I want to be quite brief, but before I sit down I should like to say a few words about the Amendment on the Paper. As I have already indicated, the Amendment has one curious feature. It does not, it seems to me, condemn the Bill or anything contained in the Bill, and one might suppose that as far as the Bill goes it is an agreed Measure. The reason given why the House should refuse a Second Reading is that the Bill does not contain provision for single men and women and fails to recognise what is described as the admitted necessity for an immediate all-round increase. I should make it clear to hon. Members opposite, if it is not already clear, that if their Amendment is carried, this Bill is dead, and it might be many months before any satisfactory Measure could be found to put in its place. [An Hon. Member: "Another threat?"] There is no menace in that. If the House is to be asked to vote for this Amendment, I hope that its sponsors will at any rate be good enough to tell hon. Members exactly what they mean by "an all-round increase." Although hon. Members talked' in favour of an all-round increase throughout the Debate on 30th January, I have been quite unable to find any clue as to what they have in mind; I am reduced to the unprofitable and unaccustomed task of speculation. Possibly what hon. Members mean is an addition to the compensation of a flat-rate percentage such as was made by the War Additions Acts of 1917 and 1919. If so, what should be the amount of the addition, and on what basis should it be calculated?
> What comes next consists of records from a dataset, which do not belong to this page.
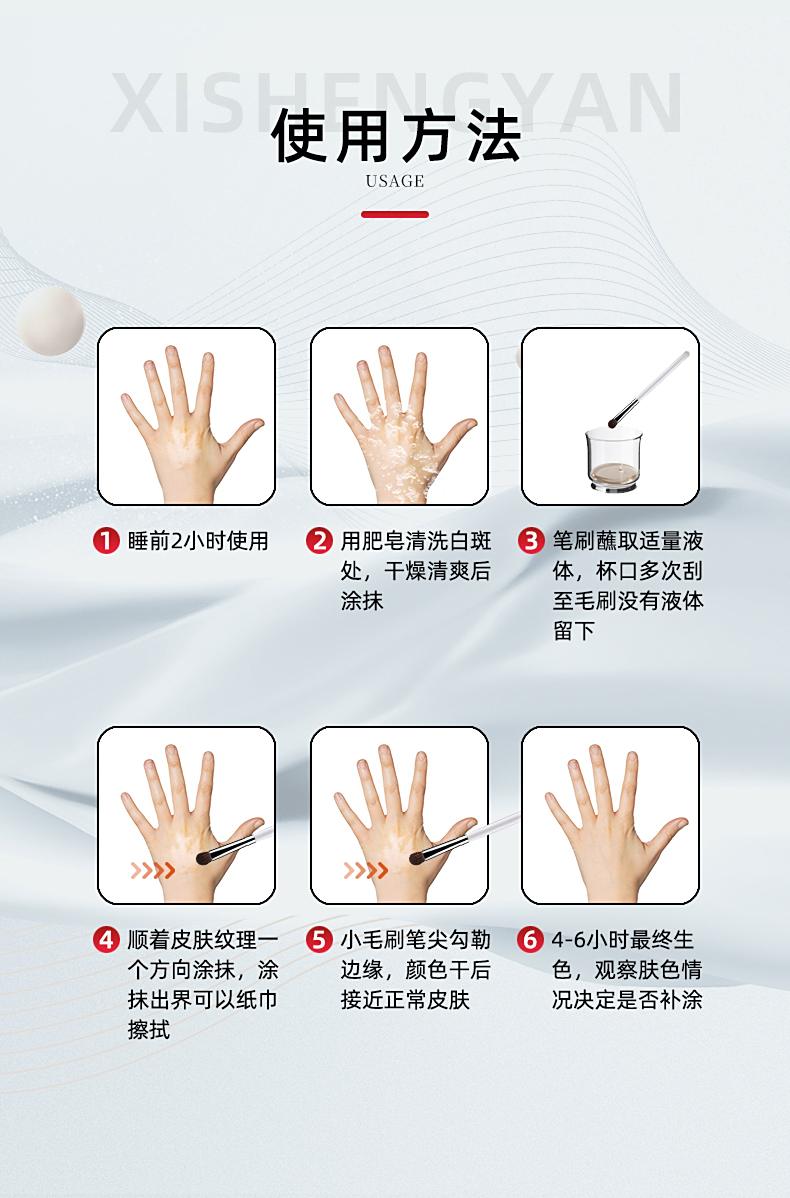 XISHENGYAN

使用方法

USAGE

1 睡前2小时使用

2 用肥皂清洗白斑处，干燥清爽后涂抹

3 笔刷蘸取适量液体，杯口多次刮至毛刷没有液体留下

4 顺着皮肤纹理一个方向涂抹，涂抹出界可以纸巾擦拭

5 小毛刷笔尖勾勒边缘，颜色干后接近正常皮肤

6 4-6小时最终生色，观察肤色情况决定是否补涂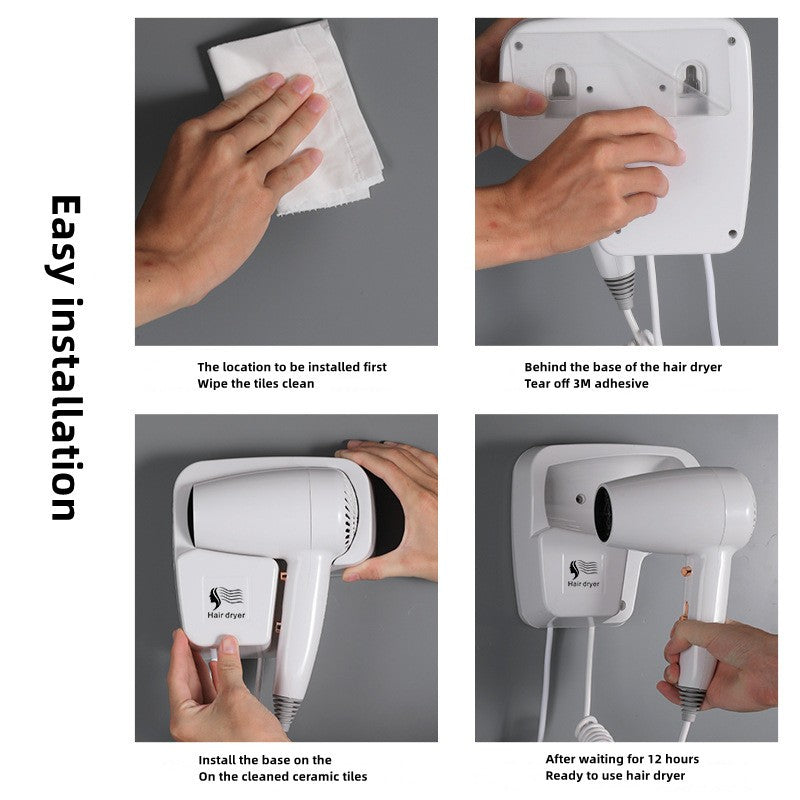 Easy installation

The location to be installed first
Wipe the tiles clean

Behind the base of the hair dryer
Tear off 3M adhesive

Hair dryer

Install the base on the
On the cleaned ceramic tiles

Hair dryer

After waiting for 12 hours
Ready to use hair dryer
The percentage additions made in those years were justified by an increase in the cost of living, amounting to a much higher percentage—an increase of, I think, 75 per cent. in the case of the first flat-rate increase and of 125 per cent. in the case of the second increase. In any case, if that is the sort of plan that hon. Members have in mind, I should like to point out that the highest percentage increase theoretically possible would be 33⅓ per cent. To add more than 33⅓per cent. would bring the compensation for loss of earnings to a figure in excess of the earnings themselves in the case of workers at the lower end of the scale—an absurdity that no one has yet suggested. [Interruption.] If hon. Members want to suggest compensation in excess of wages, let them say so. Yet a flat-rate increase of 33⅓ per cent. would mean that all workers in the higher range of the compensation scale would get less than this Bill gives them where there are a wife and two or more children. That is the sort of case that has always been brought forward.